* Begin *

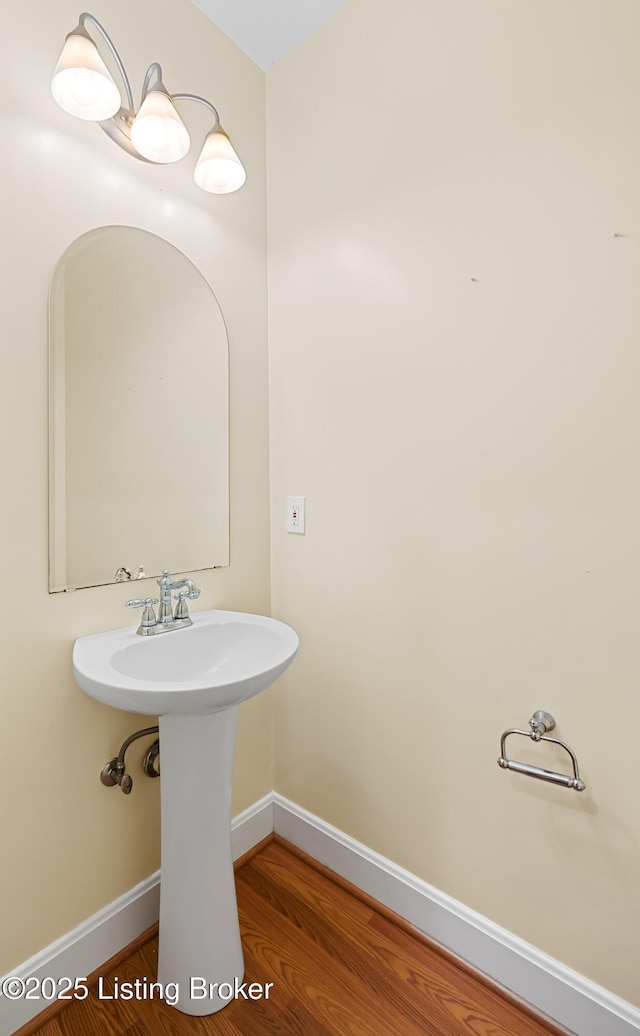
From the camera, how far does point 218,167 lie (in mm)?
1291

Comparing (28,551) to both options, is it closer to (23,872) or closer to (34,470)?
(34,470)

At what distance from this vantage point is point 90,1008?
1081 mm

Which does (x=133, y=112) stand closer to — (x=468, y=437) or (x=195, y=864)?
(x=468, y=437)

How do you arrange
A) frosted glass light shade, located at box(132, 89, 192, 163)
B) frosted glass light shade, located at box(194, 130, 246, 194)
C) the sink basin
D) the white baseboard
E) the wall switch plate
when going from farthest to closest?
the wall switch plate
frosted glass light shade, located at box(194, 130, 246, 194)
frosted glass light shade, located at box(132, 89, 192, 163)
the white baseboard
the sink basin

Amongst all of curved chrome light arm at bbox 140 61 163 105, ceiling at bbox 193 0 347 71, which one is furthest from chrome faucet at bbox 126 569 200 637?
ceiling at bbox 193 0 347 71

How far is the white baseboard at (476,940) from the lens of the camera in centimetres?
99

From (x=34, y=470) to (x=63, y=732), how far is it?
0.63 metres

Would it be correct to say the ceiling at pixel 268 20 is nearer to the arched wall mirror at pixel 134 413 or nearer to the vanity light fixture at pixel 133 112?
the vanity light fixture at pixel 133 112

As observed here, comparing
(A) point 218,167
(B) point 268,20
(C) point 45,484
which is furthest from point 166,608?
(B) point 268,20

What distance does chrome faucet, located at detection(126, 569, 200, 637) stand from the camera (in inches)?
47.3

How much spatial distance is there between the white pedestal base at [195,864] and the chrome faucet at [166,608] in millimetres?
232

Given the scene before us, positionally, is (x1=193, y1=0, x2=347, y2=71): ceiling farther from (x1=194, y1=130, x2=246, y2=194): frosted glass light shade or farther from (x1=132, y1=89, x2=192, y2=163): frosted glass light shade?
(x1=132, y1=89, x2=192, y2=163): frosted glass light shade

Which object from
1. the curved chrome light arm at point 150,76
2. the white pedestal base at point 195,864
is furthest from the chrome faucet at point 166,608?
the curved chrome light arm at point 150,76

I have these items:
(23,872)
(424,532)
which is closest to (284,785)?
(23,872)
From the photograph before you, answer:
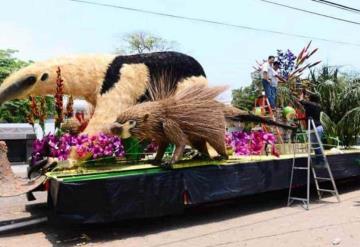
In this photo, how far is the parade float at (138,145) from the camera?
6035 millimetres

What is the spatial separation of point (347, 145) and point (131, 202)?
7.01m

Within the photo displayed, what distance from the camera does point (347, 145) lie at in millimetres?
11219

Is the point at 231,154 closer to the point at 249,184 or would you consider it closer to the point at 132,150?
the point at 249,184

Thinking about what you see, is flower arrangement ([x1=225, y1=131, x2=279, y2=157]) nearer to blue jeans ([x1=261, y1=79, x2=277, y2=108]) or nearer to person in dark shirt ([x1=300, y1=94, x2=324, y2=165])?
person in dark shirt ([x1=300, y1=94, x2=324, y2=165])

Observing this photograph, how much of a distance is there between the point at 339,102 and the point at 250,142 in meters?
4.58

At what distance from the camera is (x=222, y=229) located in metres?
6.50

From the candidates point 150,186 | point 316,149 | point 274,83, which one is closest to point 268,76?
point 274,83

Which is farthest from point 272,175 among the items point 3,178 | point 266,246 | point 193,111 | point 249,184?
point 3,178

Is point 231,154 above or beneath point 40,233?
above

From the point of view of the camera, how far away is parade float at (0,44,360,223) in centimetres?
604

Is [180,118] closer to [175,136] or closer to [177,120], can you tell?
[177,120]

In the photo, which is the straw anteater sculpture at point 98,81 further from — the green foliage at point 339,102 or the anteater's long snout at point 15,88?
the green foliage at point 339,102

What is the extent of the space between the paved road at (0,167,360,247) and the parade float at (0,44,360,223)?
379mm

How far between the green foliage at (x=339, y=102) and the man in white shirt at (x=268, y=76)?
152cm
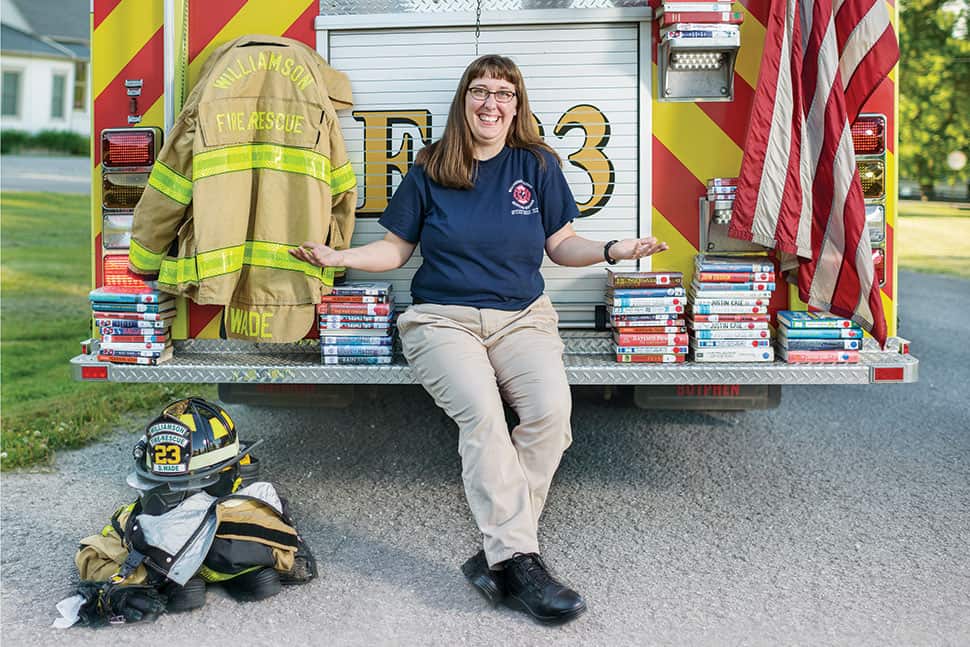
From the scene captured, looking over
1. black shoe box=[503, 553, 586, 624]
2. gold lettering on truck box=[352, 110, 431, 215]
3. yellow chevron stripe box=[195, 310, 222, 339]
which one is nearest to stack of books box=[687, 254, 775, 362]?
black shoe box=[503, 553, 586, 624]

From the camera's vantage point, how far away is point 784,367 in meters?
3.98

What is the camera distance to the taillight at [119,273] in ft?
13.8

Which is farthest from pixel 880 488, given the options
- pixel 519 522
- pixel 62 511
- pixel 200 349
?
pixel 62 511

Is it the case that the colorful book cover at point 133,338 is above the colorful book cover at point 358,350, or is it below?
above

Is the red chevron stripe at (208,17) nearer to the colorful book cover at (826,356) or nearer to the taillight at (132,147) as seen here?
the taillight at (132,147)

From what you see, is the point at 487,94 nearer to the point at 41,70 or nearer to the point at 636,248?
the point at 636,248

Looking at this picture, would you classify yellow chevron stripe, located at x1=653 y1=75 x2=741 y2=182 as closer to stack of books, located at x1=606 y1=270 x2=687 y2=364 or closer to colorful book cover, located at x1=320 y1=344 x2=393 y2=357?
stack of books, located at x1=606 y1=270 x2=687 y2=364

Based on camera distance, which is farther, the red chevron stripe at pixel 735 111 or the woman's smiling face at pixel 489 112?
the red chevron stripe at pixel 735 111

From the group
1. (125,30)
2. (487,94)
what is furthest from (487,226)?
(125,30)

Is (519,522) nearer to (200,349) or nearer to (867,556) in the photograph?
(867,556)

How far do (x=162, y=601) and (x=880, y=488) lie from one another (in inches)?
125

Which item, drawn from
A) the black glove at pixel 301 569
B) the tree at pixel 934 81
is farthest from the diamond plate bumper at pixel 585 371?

* End *

### Given task:
Pull out each line above that contains the word "farthest" and copy it unchanged.

### Written response:
when going from farthest to closest?
Which is farthest from point 272,175 among the items point 3,178 | point 266,246 | point 193,111 | point 249,184?
Which is farthest from pixel 880 488, given the options
is farthest from the diamond plate bumper at pixel 585 371?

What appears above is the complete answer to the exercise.